Interview with Vic De Rose - Part V

For 47 years Vic De Rose has operated a barber shop at 864 N. High Street. Before that, his father operated a shop in a different building in the same location. In this installment of an interview by Andy Klein, Vic talks about the decline of the neighborhood in the 1970s.

Andy: When did lightning strike the apartment building at E. 1st & High?

Vic: Oh, probably in the 70's. The lightning struck the building and it was condemned. They didn't have a fire, I guess it moved off its foundation. It was occupied, they moved everybody out of there.

Andy: Did you get many customers from those apartments?

Vic: Oh yeah.

A: What were the apartments like?

V: I never went in any. That was a place, if you had good sense, you didn't go into. (Chuckles)

A: Why'd the neighborhood start to change?

V: The old reliable people started to move out, and they just let anybody move in. But it's a lot better now than it used to be.

A: Was there a time when you thought about leaving here?

V: No. My customers today come from all sections of Franklin County, but at one time they lived in this neighborhood. I have a customer named Frank, he's been coming into this shop since right after the Second World War. He worked at Smith Brothers Hardware. Many many years ago there was a hotel downtown called the Virginia Hotel. They had a health club, and my father went there and met this guy, who was recuperating from an automobile accident, he had a broken back, and was told he'd never walk again. He and his doctor went to the health club and set up a series of exercise, and he started walking again. He still comes in. He's in his early 90s.

A: Do you have many customers who went to your father too?

V: They're mostly all dead. Let's see.
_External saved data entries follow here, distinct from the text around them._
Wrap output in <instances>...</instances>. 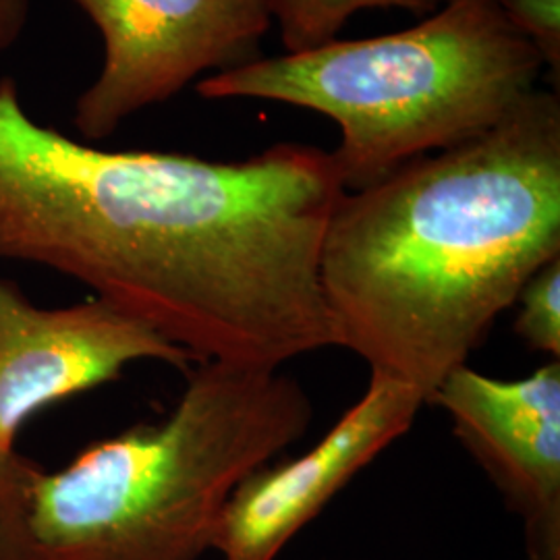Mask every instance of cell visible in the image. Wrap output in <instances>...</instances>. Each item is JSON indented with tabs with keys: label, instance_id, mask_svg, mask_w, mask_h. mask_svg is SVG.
Segmentation results:
<instances>
[{
	"label": "cell",
	"instance_id": "6da1fadb",
	"mask_svg": "<svg viewBox=\"0 0 560 560\" xmlns=\"http://www.w3.org/2000/svg\"><path fill=\"white\" fill-rule=\"evenodd\" d=\"M342 194L316 145L106 152L36 122L0 81V261L78 280L196 363L282 368L335 347L320 247Z\"/></svg>",
	"mask_w": 560,
	"mask_h": 560
},
{
	"label": "cell",
	"instance_id": "7a4b0ae2",
	"mask_svg": "<svg viewBox=\"0 0 560 560\" xmlns=\"http://www.w3.org/2000/svg\"><path fill=\"white\" fill-rule=\"evenodd\" d=\"M560 256V96L536 90L478 138L345 191L320 287L335 347L430 402Z\"/></svg>",
	"mask_w": 560,
	"mask_h": 560
},
{
	"label": "cell",
	"instance_id": "3957f363",
	"mask_svg": "<svg viewBox=\"0 0 560 560\" xmlns=\"http://www.w3.org/2000/svg\"><path fill=\"white\" fill-rule=\"evenodd\" d=\"M312 399L280 368L201 361L164 420L42 471V560H200L240 481L300 442Z\"/></svg>",
	"mask_w": 560,
	"mask_h": 560
},
{
	"label": "cell",
	"instance_id": "277c9868",
	"mask_svg": "<svg viewBox=\"0 0 560 560\" xmlns=\"http://www.w3.org/2000/svg\"><path fill=\"white\" fill-rule=\"evenodd\" d=\"M544 60L499 0H444L425 20L365 40H330L198 83L203 98L316 110L340 127L345 191L478 138L538 90Z\"/></svg>",
	"mask_w": 560,
	"mask_h": 560
},
{
	"label": "cell",
	"instance_id": "5b68a950",
	"mask_svg": "<svg viewBox=\"0 0 560 560\" xmlns=\"http://www.w3.org/2000/svg\"><path fill=\"white\" fill-rule=\"evenodd\" d=\"M101 32L104 60L75 106L88 140L113 136L120 122L168 101L201 75L261 59L270 25L268 0H75Z\"/></svg>",
	"mask_w": 560,
	"mask_h": 560
},
{
	"label": "cell",
	"instance_id": "8992f818",
	"mask_svg": "<svg viewBox=\"0 0 560 560\" xmlns=\"http://www.w3.org/2000/svg\"><path fill=\"white\" fill-rule=\"evenodd\" d=\"M136 361L191 370L179 347L106 301L38 307L0 275V448H18L42 409L108 382Z\"/></svg>",
	"mask_w": 560,
	"mask_h": 560
},
{
	"label": "cell",
	"instance_id": "52a82bcc",
	"mask_svg": "<svg viewBox=\"0 0 560 560\" xmlns=\"http://www.w3.org/2000/svg\"><path fill=\"white\" fill-rule=\"evenodd\" d=\"M425 402L376 372L314 448L298 459L266 463L245 476L222 511L214 546L222 560H277L340 490L399 441Z\"/></svg>",
	"mask_w": 560,
	"mask_h": 560
},
{
	"label": "cell",
	"instance_id": "ba28073f",
	"mask_svg": "<svg viewBox=\"0 0 560 560\" xmlns=\"http://www.w3.org/2000/svg\"><path fill=\"white\" fill-rule=\"evenodd\" d=\"M430 402L520 515L529 559L560 560V361L520 381L460 365Z\"/></svg>",
	"mask_w": 560,
	"mask_h": 560
},
{
	"label": "cell",
	"instance_id": "9c48e42d",
	"mask_svg": "<svg viewBox=\"0 0 560 560\" xmlns=\"http://www.w3.org/2000/svg\"><path fill=\"white\" fill-rule=\"evenodd\" d=\"M444 0H268L287 52H303L337 40L345 23L363 9H405L421 18L436 13Z\"/></svg>",
	"mask_w": 560,
	"mask_h": 560
},
{
	"label": "cell",
	"instance_id": "30bf717a",
	"mask_svg": "<svg viewBox=\"0 0 560 560\" xmlns=\"http://www.w3.org/2000/svg\"><path fill=\"white\" fill-rule=\"evenodd\" d=\"M42 465L18 448H0V560H42L34 497Z\"/></svg>",
	"mask_w": 560,
	"mask_h": 560
},
{
	"label": "cell",
	"instance_id": "8fae6325",
	"mask_svg": "<svg viewBox=\"0 0 560 560\" xmlns=\"http://www.w3.org/2000/svg\"><path fill=\"white\" fill-rule=\"evenodd\" d=\"M515 332L534 351L560 358V256L544 264L521 289Z\"/></svg>",
	"mask_w": 560,
	"mask_h": 560
},
{
	"label": "cell",
	"instance_id": "7c38bea8",
	"mask_svg": "<svg viewBox=\"0 0 560 560\" xmlns=\"http://www.w3.org/2000/svg\"><path fill=\"white\" fill-rule=\"evenodd\" d=\"M504 15L536 46L555 90L560 78V0H499Z\"/></svg>",
	"mask_w": 560,
	"mask_h": 560
},
{
	"label": "cell",
	"instance_id": "4fadbf2b",
	"mask_svg": "<svg viewBox=\"0 0 560 560\" xmlns=\"http://www.w3.org/2000/svg\"><path fill=\"white\" fill-rule=\"evenodd\" d=\"M27 15L30 0H0V52L18 42Z\"/></svg>",
	"mask_w": 560,
	"mask_h": 560
}]
</instances>
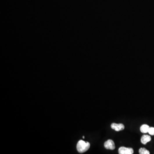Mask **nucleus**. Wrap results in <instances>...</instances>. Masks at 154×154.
<instances>
[{
    "instance_id": "6",
    "label": "nucleus",
    "mask_w": 154,
    "mask_h": 154,
    "mask_svg": "<svg viewBox=\"0 0 154 154\" xmlns=\"http://www.w3.org/2000/svg\"><path fill=\"white\" fill-rule=\"evenodd\" d=\"M149 126L148 125L144 124V125H142L140 127V130L142 133H146L148 132V130L149 128Z\"/></svg>"
},
{
    "instance_id": "8",
    "label": "nucleus",
    "mask_w": 154,
    "mask_h": 154,
    "mask_svg": "<svg viewBox=\"0 0 154 154\" xmlns=\"http://www.w3.org/2000/svg\"><path fill=\"white\" fill-rule=\"evenodd\" d=\"M148 133L151 135H154V128L150 127L148 130Z\"/></svg>"
},
{
    "instance_id": "1",
    "label": "nucleus",
    "mask_w": 154,
    "mask_h": 154,
    "mask_svg": "<svg viewBox=\"0 0 154 154\" xmlns=\"http://www.w3.org/2000/svg\"><path fill=\"white\" fill-rule=\"evenodd\" d=\"M90 146V144L89 142L80 140L78 142L77 144V150L79 153H85L89 149Z\"/></svg>"
},
{
    "instance_id": "3",
    "label": "nucleus",
    "mask_w": 154,
    "mask_h": 154,
    "mask_svg": "<svg viewBox=\"0 0 154 154\" xmlns=\"http://www.w3.org/2000/svg\"><path fill=\"white\" fill-rule=\"evenodd\" d=\"M104 146L106 149L114 150L115 148V145L114 141L112 139H109L105 142Z\"/></svg>"
},
{
    "instance_id": "9",
    "label": "nucleus",
    "mask_w": 154,
    "mask_h": 154,
    "mask_svg": "<svg viewBox=\"0 0 154 154\" xmlns=\"http://www.w3.org/2000/svg\"><path fill=\"white\" fill-rule=\"evenodd\" d=\"M83 138H85V136H83Z\"/></svg>"
},
{
    "instance_id": "4",
    "label": "nucleus",
    "mask_w": 154,
    "mask_h": 154,
    "mask_svg": "<svg viewBox=\"0 0 154 154\" xmlns=\"http://www.w3.org/2000/svg\"><path fill=\"white\" fill-rule=\"evenodd\" d=\"M111 127L112 129H114L115 131H122L125 128L124 125L121 123H119V124H117L115 123H112L111 125Z\"/></svg>"
},
{
    "instance_id": "7",
    "label": "nucleus",
    "mask_w": 154,
    "mask_h": 154,
    "mask_svg": "<svg viewBox=\"0 0 154 154\" xmlns=\"http://www.w3.org/2000/svg\"><path fill=\"white\" fill-rule=\"evenodd\" d=\"M139 152L140 154H149L150 152L149 151L147 150L146 148H141L139 150Z\"/></svg>"
},
{
    "instance_id": "5",
    "label": "nucleus",
    "mask_w": 154,
    "mask_h": 154,
    "mask_svg": "<svg viewBox=\"0 0 154 154\" xmlns=\"http://www.w3.org/2000/svg\"><path fill=\"white\" fill-rule=\"evenodd\" d=\"M151 137L148 135H144L141 138V143L144 145L146 144L148 142L151 141Z\"/></svg>"
},
{
    "instance_id": "2",
    "label": "nucleus",
    "mask_w": 154,
    "mask_h": 154,
    "mask_svg": "<svg viewBox=\"0 0 154 154\" xmlns=\"http://www.w3.org/2000/svg\"><path fill=\"white\" fill-rule=\"evenodd\" d=\"M119 154H132L134 153V150L131 148H127L121 147L119 149Z\"/></svg>"
}]
</instances>
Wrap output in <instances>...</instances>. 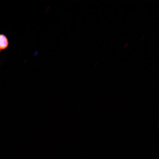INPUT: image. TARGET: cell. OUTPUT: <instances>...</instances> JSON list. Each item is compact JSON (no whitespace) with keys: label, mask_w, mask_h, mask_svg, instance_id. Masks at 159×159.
Listing matches in <instances>:
<instances>
[{"label":"cell","mask_w":159,"mask_h":159,"mask_svg":"<svg viewBox=\"0 0 159 159\" xmlns=\"http://www.w3.org/2000/svg\"><path fill=\"white\" fill-rule=\"evenodd\" d=\"M9 41L7 36L3 34L0 33V53L8 48Z\"/></svg>","instance_id":"obj_1"}]
</instances>
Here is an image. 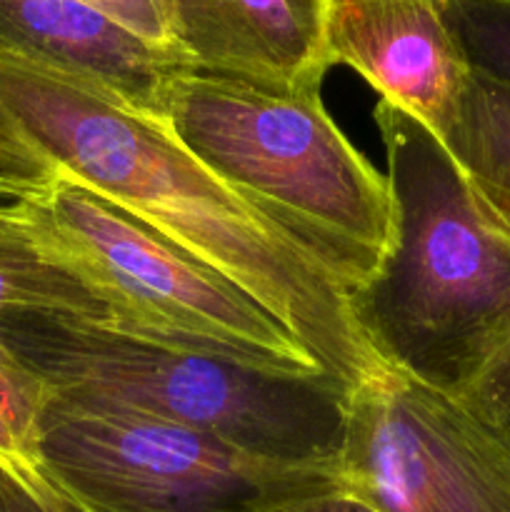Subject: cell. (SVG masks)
I'll list each match as a JSON object with an SVG mask.
<instances>
[{
    "mask_svg": "<svg viewBox=\"0 0 510 512\" xmlns=\"http://www.w3.org/2000/svg\"><path fill=\"white\" fill-rule=\"evenodd\" d=\"M0 173L75 180L203 260L278 318L348 388L383 370L350 295L153 115L100 85L0 53Z\"/></svg>",
    "mask_w": 510,
    "mask_h": 512,
    "instance_id": "cell-1",
    "label": "cell"
},
{
    "mask_svg": "<svg viewBox=\"0 0 510 512\" xmlns=\"http://www.w3.org/2000/svg\"><path fill=\"white\" fill-rule=\"evenodd\" d=\"M375 125L393 240L350 313L385 368L460 398L510 343V235L470 193L438 135L380 100Z\"/></svg>",
    "mask_w": 510,
    "mask_h": 512,
    "instance_id": "cell-2",
    "label": "cell"
},
{
    "mask_svg": "<svg viewBox=\"0 0 510 512\" xmlns=\"http://www.w3.org/2000/svg\"><path fill=\"white\" fill-rule=\"evenodd\" d=\"M158 120L348 295L378 273L393 240L388 178L345 138L320 90L283 93L183 68Z\"/></svg>",
    "mask_w": 510,
    "mask_h": 512,
    "instance_id": "cell-3",
    "label": "cell"
},
{
    "mask_svg": "<svg viewBox=\"0 0 510 512\" xmlns=\"http://www.w3.org/2000/svg\"><path fill=\"white\" fill-rule=\"evenodd\" d=\"M0 338L50 395L205 433L258 458L335 473L350 388L118 333L73 315L0 320Z\"/></svg>",
    "mask_w": 510,
    "mask_h": 512,
    "instance_id": "cell-4",
    "label": "cell"
},
{
    "mask_svg": "<svg viewBox=\"0 0 510 512\" xmlns=\"http://www.w3.org/2000/svg\"><path fill=\"white\" fill-rule=\"evenodd\" d=\"M50 255L108 310V328L273 373H325L258 300L148 223L55 175L20 198Z\"/></svg>",
    "mask_w": 510,
    "mask_h": 512,
    "instance_id": "cell-5",
    "label": "cell"
},
{
    "mask_svg": "<svg viewBox=\"0 0 510 512\" xmlns=\"http://www.w3.org/2000/svg\"><path fill=\"white\" fill-rule=\"evenodd\" d=\"M38 468L85 512H278L335 473L258 458L205 433L50 395Z\"/></svg>",
    "mask_w": 510,
    "mask_h": 512,
    "instance_id": "cell-6",
    "label": "cell"
},
{
    "mask_svg": "<svg viewBox=\"0 0 510 512\" xmlns=\"http://www.w3.org/2000/svg\"><path fill=\"white\" fill-rule=\"evenodd\" d=\"M335 480L378 512H510V453L455 395L393 368L353 385Z\"/></svg>",
    "mask_w": 510,
    "mask_h": 512,
    "instance_id": "cell-7",
    "label": "cell"
},
{
    "mask_svg": "<svg viewBox=\"0 0 510 512\" xmlns=\"http://www.w3.org/2000/svg\"><path fill=\"white\" fill-rule=\"evenodd\" d=\"M325 48L438 138L470 78L443 0H325Z\"/></svg>",
    "mask_w": 510,
    "mask_h": 512,
    "instance_id": "cell-8",
    "label": "cell"
},
{
    "mask_svg": "<svg viewBox=\"0 0 510 512\" xmlns=\"http://www.w3.org/2000/svg\"><path fill=\"white\" fill-rule=\"evenodd\" d=\"M185 63L283 93L320 90L333 65L325 0H165Z\"/></svg>",
    "mask_w": 510,
    "mask_h": 512,
    "instance_id": "cell-9",
    "label": "cell"
},
{
    "mask_svg": "<svg viewBox=\"0 0 510 512\" xmlns=\"http://www.w3.org/2000/svg\"><path fill=\"white\" fill-rule=\"evenodd\" d=\"M0 53L80 75L153 118L170 78L190 68L80 0H0Z\"/></svg>",
    "mask_w": 510,
    "mask_h": 512,
    "instance_id": "cell-10",
    "label": "cell"
},
{
    "mask_svg": "<svg viewBox=\"0 0 510 512\" xmlns=\"http://www.w3.org/2000/svg\"><path fill=\"white\" fill-rule=\"evenodd\" d=\"M440 143L483 213L510 235V85L470 70Z\"/></svg>",
    "mask_w": 510,
    "mask_h": 512,
    "instance_id": "cell-11",
    "label": "cell"
},
{
    "mask_svg": "<svg viewBox=\"0 0 510 512\" xmlns=\"http://www.w3.org/2000/svg\"><path fill=\"white\" fill-rule=\"evenodd\" d=\"M25 313H55L108 323L93 290L30 230L20 200L0 203V320Z\"/></svg>",
    "mask_w": 510,
    "mask_h": 512,
    "instance_id": "cell-12",
    "label": "cell"
},
{
    "mask_svg": "<svg viewBox=\"0 0 510 512\" xmlns=\"http://www.w3.org/2000/svg\"><path fill=\"white\" fill-rule=\"evenodd\" d=\"M48 400L45 380L0 338V463L40 473V425Z\"/></svg>",
    "mask_w": 510,
    "mask_h": 512,
    "instance_id": "cell-13",
    "label": "cell"
},
{
    "mask_svg": "<svg viewBox=\"0 0 510 512\" xmlns=\"http://www.w3.org/2000/svg\"><path fill=\"white\" fill-rule=\"evenodd\" d=\"M470 70L510 85V0H443Z\"/></svg>",
    "mask_w": 510,
    "mask_h": 512,
    "instance_id": "cell-14",
    "label": "cell"
},
{
    "mask_svg": "<svg viewBox=\"0 0 510 512\" xmlns=\"http://www.w3.org/2000/svg\"><path fill=\"white\" fill-rule=\"evenodd\" d=\"M458 400L510 453V343L488 360Z\"/></svg>",
    "mask_w": 510,
    "mask_h": 512,
    "instance_id": "cell-15",
    "label": "cell"
},
{
    "mask_svg": "<svg viewBox=\"0 0 510 512\" xmlns=\"http://www.w3.org/2000/svg\"><path fill=\"white\" fill-rule=\"evenodd\" d=\"M0 512H85L43 473L0 463Z\"/></svg>",
    "mask_w": 510,
    "mask_h": 512,
    "instance_id": "cell-16",
    "label": "cell"
},
{
    "mask_svg": "<svg viewBox=\"0 0 510 512\" xmlns=\"http://www.w3.org/2000/svg\"><path fill=\"white\" fill-rule=\"evenodd\" d=\"M80 3L110 15V18L118 20L120 25H125L133 33H138L148 43L170 50V53H178L173 33H170L168 5H165V0H80Z\"/></svg>",
    "mask_w": 510,
    "mask_h": 512,
    "instance_id": "cell-17",
    "label": "cell"
},
{
    "mask_svg": "<svg viewBox=\"0 0 510 512\" xmlns=\"http://www.w3.org/2000/svg\"><path fill=\"white\" fill-rule=\"evenodd\" d=\"M278 512H378V510L370 508L368 503L358 500L355 495L343 493V490H333V493L305 498L300 500V503L288 505V508Z\"/></svg>",
    "mask_w": 510,
    "mask_h": 512,
    "instance_id": "cell-18",
    "label": "cell"
},
{
    "mask_svg": "<svg viewBox=\"0 0 510 512\" xmlns=\"http://www.w3.org/2000/svg\"><path fill=\"white\" fill-rule=\"evenodd\" d=\"M35 190L38 188L23 183V180H15V178H10V175L0 173V203H8V200H20V198H25V195L35 193Z\"/></svg>",
    "mask_w": 510,
    "mask_h": 512,
    "instance_id": "cell-19",
    "label": "cell"
}]
</instances>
I suppose about 10 of them. They're getting to the place where it's getting hard for them to get here.

A: Did you notice a difference when Jeffrey sold out in the early 70's?

V: For a while we thought we were employed by Jeffrey, we had so many of their employees. At one time, I'd say 50% of our customers worked at Jeffrey. And also the bakery, Wonder Bread. They had a thrift store, and you could go in and buy day old bread, right there at the factory on Warren.

A: Do you still get many folks who worked at Jeffrey?

V: Retirees. Nice people, good people, hard working people. We had a woman who lived upstairs here, she was the first tenant to move into this building when it was built, she was a secretary over there. She retired and went back to her hometown of Jackson, Ohio.

A: How are the apartments set up upstairs?

V: Efficiency apartments, very small kitchen, bathroom, one big room which was your living room and bedroom. I've only been up there one time, and I thought, if I ever have to live in a place like this ... because it was so small.

A: What neighborhoods have you lived in?

V: Oh, I've never lived in this neighborhood. We lived on the far west side and then I got married in 1950 and bought a house in Whitehall, one of those little prefab houses. Do you know where Holy Spirit Church is, at the corner of Yearling and Broad? At one time the Catholic church owned all that property behind there, and they put a lot of those prefab houses, without basements, on a concrete slab. From there, I moved to Courtright Road, I lived there 38 years. About 2 years ago we moved to Pataskala.

A: Where on the south side did you grow up?

V: On Kossuth and Bruck. I don't know if that's part of German Village today.

A: Did you have other contacts in this neighborhood?

V: We went to church over at 2d Avenue Presbyterian Church, at Highland. I think it's more of a mission church now. My parents were married in what they called the chapel, on Main Street near the armory, in that area. The man who was the minister there received a call to come up here and since my mother played the piano, he asked her to come up and play the piano, and that's how they got going here.